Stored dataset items
────────────────
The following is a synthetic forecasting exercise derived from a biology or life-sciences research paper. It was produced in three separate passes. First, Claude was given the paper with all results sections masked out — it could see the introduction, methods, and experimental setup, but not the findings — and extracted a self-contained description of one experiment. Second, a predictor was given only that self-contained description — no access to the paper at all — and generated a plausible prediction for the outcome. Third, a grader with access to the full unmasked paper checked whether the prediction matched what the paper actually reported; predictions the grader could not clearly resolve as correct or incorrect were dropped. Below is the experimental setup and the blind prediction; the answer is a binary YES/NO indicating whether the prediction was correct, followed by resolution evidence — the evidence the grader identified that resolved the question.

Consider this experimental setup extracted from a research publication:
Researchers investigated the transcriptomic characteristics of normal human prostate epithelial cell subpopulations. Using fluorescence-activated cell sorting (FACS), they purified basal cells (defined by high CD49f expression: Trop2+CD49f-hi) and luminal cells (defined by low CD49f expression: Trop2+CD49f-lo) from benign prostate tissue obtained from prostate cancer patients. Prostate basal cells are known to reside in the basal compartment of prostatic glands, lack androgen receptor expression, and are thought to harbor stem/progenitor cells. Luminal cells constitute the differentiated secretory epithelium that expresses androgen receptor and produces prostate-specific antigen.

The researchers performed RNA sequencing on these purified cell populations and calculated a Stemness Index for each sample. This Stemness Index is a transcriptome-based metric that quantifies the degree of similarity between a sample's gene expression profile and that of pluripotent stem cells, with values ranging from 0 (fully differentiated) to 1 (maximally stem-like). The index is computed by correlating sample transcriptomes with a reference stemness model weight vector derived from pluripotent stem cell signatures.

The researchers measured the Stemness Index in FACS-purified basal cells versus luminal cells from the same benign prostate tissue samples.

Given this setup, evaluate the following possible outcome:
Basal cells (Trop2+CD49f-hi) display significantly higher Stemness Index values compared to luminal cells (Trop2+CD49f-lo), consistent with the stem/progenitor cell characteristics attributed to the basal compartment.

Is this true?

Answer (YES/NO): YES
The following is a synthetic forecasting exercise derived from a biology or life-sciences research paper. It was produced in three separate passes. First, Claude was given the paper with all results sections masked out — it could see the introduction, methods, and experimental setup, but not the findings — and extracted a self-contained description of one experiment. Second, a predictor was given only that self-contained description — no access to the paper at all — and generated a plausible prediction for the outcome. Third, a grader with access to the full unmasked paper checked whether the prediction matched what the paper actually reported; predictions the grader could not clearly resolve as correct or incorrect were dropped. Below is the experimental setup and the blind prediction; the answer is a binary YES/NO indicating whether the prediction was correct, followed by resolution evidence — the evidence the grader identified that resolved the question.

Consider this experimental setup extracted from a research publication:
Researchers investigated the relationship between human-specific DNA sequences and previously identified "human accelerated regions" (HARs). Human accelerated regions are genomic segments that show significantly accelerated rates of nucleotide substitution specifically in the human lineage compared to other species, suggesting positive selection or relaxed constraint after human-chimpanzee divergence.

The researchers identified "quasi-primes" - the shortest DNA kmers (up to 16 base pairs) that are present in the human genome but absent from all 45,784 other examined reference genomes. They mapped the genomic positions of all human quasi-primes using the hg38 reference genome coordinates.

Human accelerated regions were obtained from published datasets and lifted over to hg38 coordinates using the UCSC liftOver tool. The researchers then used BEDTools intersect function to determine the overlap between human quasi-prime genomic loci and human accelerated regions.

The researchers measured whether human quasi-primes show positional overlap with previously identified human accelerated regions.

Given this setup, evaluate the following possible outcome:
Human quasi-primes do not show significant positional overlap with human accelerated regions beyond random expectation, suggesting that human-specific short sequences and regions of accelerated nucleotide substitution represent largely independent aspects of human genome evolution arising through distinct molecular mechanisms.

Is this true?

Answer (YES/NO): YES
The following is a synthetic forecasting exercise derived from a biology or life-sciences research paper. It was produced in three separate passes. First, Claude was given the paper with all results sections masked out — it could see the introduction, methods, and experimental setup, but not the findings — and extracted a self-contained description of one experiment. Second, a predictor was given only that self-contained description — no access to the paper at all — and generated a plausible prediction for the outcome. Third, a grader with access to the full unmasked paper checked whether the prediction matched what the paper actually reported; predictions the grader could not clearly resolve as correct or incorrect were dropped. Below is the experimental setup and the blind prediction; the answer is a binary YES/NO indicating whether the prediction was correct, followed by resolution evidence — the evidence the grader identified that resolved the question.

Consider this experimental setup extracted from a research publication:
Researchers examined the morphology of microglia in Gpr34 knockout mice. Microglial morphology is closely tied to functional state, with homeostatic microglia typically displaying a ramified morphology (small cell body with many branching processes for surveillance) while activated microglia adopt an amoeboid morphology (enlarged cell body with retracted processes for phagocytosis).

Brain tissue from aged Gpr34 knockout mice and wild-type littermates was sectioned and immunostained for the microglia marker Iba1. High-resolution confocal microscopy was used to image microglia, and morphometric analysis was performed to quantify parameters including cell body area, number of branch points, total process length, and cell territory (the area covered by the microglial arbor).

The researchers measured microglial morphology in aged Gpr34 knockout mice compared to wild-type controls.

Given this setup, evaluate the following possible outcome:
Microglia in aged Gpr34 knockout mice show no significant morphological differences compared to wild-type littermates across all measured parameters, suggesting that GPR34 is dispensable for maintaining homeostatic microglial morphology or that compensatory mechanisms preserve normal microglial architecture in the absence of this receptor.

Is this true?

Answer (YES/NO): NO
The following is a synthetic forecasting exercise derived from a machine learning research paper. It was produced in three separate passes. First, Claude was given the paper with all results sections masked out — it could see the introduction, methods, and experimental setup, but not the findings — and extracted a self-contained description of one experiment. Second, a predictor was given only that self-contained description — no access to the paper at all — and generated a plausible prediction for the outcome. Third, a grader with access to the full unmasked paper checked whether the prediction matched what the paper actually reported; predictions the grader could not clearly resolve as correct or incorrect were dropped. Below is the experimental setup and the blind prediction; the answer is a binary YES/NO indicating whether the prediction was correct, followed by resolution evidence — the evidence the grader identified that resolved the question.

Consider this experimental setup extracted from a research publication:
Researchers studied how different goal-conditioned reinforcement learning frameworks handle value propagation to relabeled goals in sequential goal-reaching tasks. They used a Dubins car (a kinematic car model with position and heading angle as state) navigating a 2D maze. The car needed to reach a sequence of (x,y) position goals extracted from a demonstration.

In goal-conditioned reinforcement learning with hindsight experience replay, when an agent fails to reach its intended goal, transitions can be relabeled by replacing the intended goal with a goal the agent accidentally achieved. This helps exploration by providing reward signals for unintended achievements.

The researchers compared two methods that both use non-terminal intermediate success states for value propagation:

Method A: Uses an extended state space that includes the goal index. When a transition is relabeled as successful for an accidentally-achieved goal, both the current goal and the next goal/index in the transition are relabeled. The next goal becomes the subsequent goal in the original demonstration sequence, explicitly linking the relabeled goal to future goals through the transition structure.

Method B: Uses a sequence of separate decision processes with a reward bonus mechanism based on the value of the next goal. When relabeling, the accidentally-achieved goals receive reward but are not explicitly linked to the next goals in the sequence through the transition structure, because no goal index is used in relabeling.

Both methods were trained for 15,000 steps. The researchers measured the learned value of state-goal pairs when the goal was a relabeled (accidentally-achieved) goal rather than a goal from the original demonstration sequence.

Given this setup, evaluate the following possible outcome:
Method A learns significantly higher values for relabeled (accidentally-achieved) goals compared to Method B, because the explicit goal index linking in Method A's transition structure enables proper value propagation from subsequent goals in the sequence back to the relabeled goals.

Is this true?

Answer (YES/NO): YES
────────────────
Instructions for the task.
Only the lines above starting at the one containing "Researchers examined the" and ending at the one containing "Answer (YES/NO): NO", both included, are to be returned, exactly as they read.

Output of the exercise.
Researchers examined the morphology of microglia in Gpr34 knockout mice. Microglial morphology is closely tied to functional state, with homeostatic microglia typically displaying a ramified morphology (small cell body with many branching processes for surveillance) while activated microglia adopt an amoeboid morphology (enlarged cell body with retracted processes for phagocytosis).

Brain tissue from aged Gpr34 knockout mice and wild-type littermates was sectioned and immunostained for the microglia marker Iba1. High-resolution confocal microscopy was used to image microglia, and morphometric analysis was performed to quantify parameters including cell body area, number of branch points, total process length, and cell territory (the area covered by the microglial arbor).

The researchers measured microglial morphology in aged Gpr34 knockout mice compared to wild-type controls.

Given this setup, evaluate the following possible outcome:
Microglia in aged Gpr34 knockout mice show no significant morphological differences compared to wild-type littermates across all measured parameters, suggesting that GPR34 is dispensable for maintaining homeostatic microglial morphology or that compensatory mechanisms preserve normal microglial architecture in the absence of this receptor.

Is this true?

Answer (YES/NO): NO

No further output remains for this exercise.